After a long silence—“What if she is not the only one?”
“Who else do you think will come? The duchess?” Mallory giggled and wagged her fingers in mockery of the ghost who was said to haunt this very house—though Mallory sought out the apparition every time she walked by and had never seen anything but rats and spiders. “All right, that’s the last of them. Are you ready?”
She expected Anaïs to argue again, but, chewing on her pinkie nail, her sister merely nodded.
Mallory had spent days memorizing the incantation, even going so far as to convert the spell into a simple song so that the words would be as fluid as gossip from the baker’s wife. It was far more complicated than the petty magic spells she’d worked in the past. But then, summoning a spirit from thedead was a much more complicated matter than dyeing a bully’s teeth green or making an enemy’s breakfast sour in their stomach.
Still, Mallory knew she could do this. She was going to be a powerful witch someday, like Mother. And Grandmother. And—long ago—Gabrielle Savoy. The greatest witch of them all.
After this night, she and her sister would be the same. No more god-gift. No more curse.
She used the blade of a bone-handled knife to draw blood from her finger, letting three drops fall into the circle.
They reached across the circle and took hands, framing the candle between their arms. Mallory kept her eyes on the candle flame as she chanted the spell—her small voice wavering as she sang every word of the unfamiliar language.
Anaïs remained silent, her grip on Mallory’s hands slowly tightening.
An odd screeching gave her pause. Wings flapping in the chimney. Only a bat trapped inside.
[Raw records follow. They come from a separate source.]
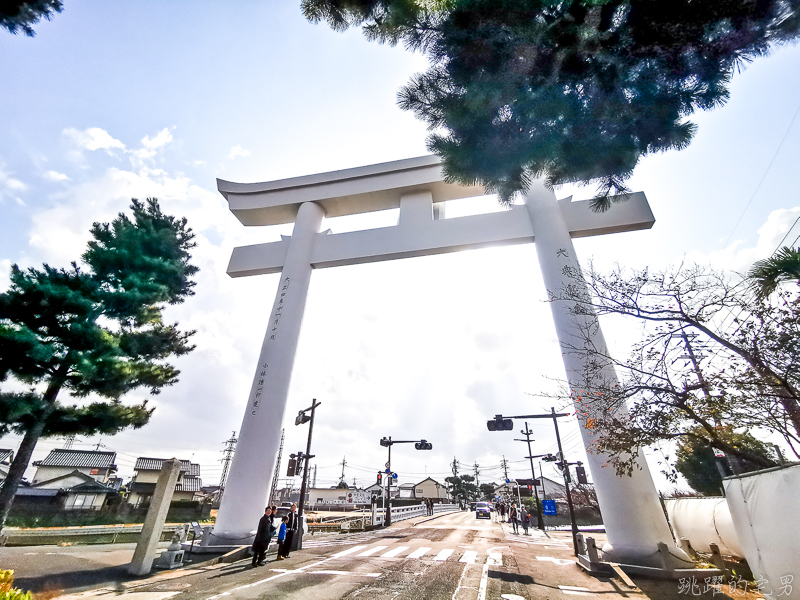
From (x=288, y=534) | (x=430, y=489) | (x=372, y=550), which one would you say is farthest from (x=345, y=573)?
(x=430, y=489)

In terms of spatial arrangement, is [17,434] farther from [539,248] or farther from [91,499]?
[91,499]

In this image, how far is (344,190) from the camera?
1333 cm

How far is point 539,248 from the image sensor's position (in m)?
10.4

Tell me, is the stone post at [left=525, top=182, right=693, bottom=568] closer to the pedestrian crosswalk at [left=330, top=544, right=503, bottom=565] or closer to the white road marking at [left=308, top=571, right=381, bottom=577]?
the pedestrian crosswalk at [left=330, top=544, right=503, bottom=565]

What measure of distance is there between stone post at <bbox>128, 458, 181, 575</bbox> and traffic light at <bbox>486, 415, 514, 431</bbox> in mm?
11111

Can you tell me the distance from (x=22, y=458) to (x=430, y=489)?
7017 cm

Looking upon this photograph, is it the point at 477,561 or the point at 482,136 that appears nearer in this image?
the point at 482,136

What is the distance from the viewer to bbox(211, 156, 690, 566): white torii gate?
7402 mm

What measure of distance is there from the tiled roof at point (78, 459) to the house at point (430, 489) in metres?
50.4

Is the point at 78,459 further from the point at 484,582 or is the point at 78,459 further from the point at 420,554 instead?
the point at 484,582

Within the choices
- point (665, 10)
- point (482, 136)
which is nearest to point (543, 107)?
point (482, 136)

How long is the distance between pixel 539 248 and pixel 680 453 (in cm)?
1649

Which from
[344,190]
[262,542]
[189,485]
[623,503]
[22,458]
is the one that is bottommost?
[262,542]

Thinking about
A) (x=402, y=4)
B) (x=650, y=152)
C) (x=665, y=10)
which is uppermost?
(x=402, y=4)
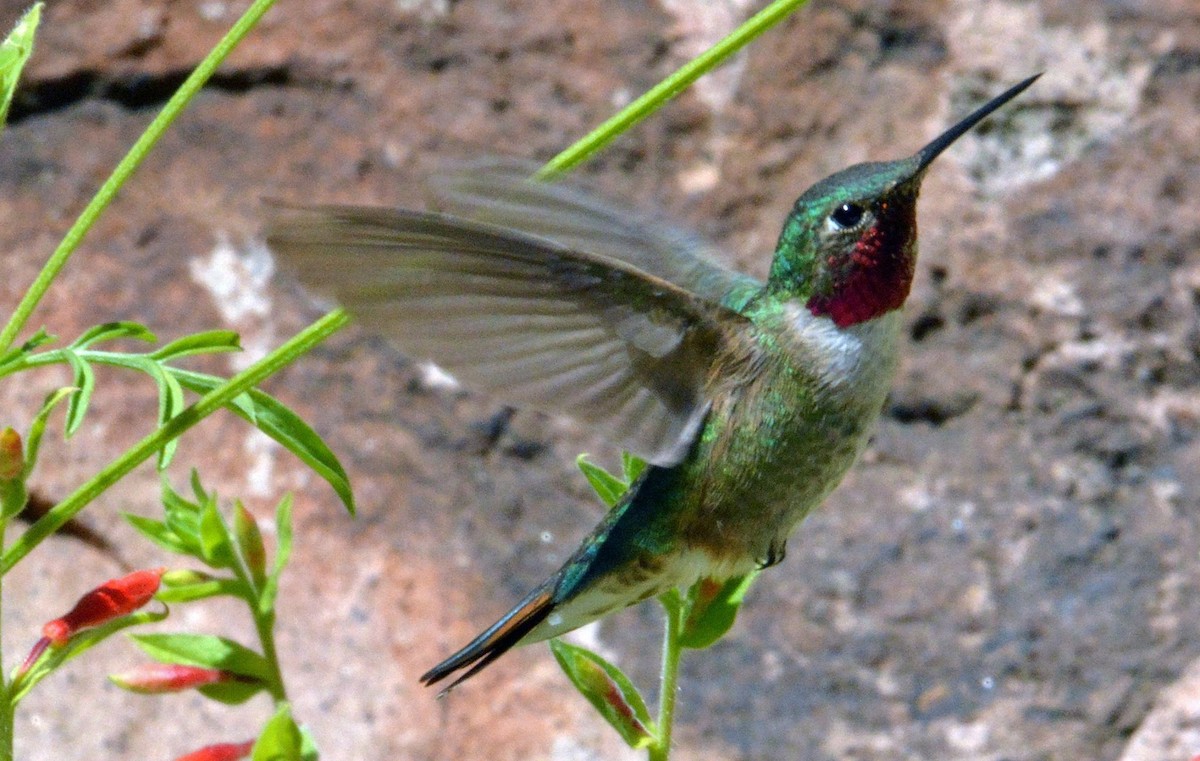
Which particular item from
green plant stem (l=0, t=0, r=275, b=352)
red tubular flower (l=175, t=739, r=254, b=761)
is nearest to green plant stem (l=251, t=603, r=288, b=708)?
red tubular flower (l=175, t=739, r=254, b=761)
She kept going. She was halfway through the fourth repetition when the flame changed color. From orange and white to bluish black.
The candle tipped over—but at the moment it should have clattered to the floor, it instead vanished into the nothingness that yawned open between them. Anaïs gasped and tried to pull away, but Mallory held tight.
Gabrielle, she thought.I wish to speak to Gabrielle Savoy. Please grant our wishes, that my sister and I might share the same magic. That she will not be ashamed of who we are and what we can do. Please, Gabrielle…
But it was not Gabrielle Savoy who emerged from that bottomless void. It was a shadow, curling and shapeless at first, with hands like claws. It emerged from the depths to grasp at the floor by Mallory’s knees. It climbed onto sharp elbows, a hiss and a gurgle coming from somewhere in that writhing mass. It lifted its head—what must have been its head, for there were two eyes glowing like gems, staring straight at her.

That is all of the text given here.